Each conference is supervised by a Graduate Secretary and an executive committee, which comprises both graduate and undergraduate students. Both the Graduate Secretary and the executive committee are elected by representatives from each school in the conference. Each conference conducts local and intersectional regattas and holds district championships in both the fall and the spring.

==Championships==

The conference or district championships allow schools to qualify for the Intercollegiate Sailing Association National Championships.

==ICSA College Sailing Hall of Fame==
The ICSA College Sailing Hall of Fame was established in 1969. The Hall of Fame is located in the Robert Crown Sailing Center at the United States Naval Academy in Annapolis, Maryland.

===ICSA Hall of Fame Awards===
There are several awards that are bestowed upon collegiate sailors at the end of every full racing season:
- Competitors Division
  - College Sailor of the Year
  - Women’s College Sailor of the Year
  - All American Skipper
  - All American Woman Skipper
  - All American Crew
  - Academic All-American Team
  - Jim Rousmaniere Student Leadership Award
  - Robert H. Hobbs Sportsmanship Award
- Afterguard Division
  - Campbell Family Award for Lifetime Service
  - Graham Hall Award for Outstanding Service by a College Sailing Professional
  - Outstanding Service by a Volunteer Award
  - Meritorious Service Award

==Participation==
ICSA seeks to promote the sport of sailing throughout North America and encourage participation in the sport among young people. Although both varsity and club teams compete fiercely to qualify for district championships and nationals, the overall goal is to promote sailing and have fun on the water. Thus, most college sailing programs do not require previous sailing experience and encourage widespread participation among students. However, most schools also value students who have high school sailing experience.

==Instruction==
As education and training have been two cornerstones of the ICSA since its inception most college sailing programs offer general instruction to the student body, and in some cases the general public. Often college sailing programs serve to introduce many people to the sport of sailing.

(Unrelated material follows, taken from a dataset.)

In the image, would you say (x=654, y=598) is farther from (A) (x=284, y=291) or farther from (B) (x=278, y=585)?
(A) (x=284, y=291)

Many college sailors have gone on to race in the America's Cup as well as in the Olympics.

==Corporate partners==
Vanguard Sailboats was an official partner of ICSA for many years and the boatbuilder annually sponsored the ICSA National Championships. Through 2021, LaserPerformance was the official sponsor. As of May 2024, Zim Sailing and West Coast Sailing are the Official Suppliers of College Sailing.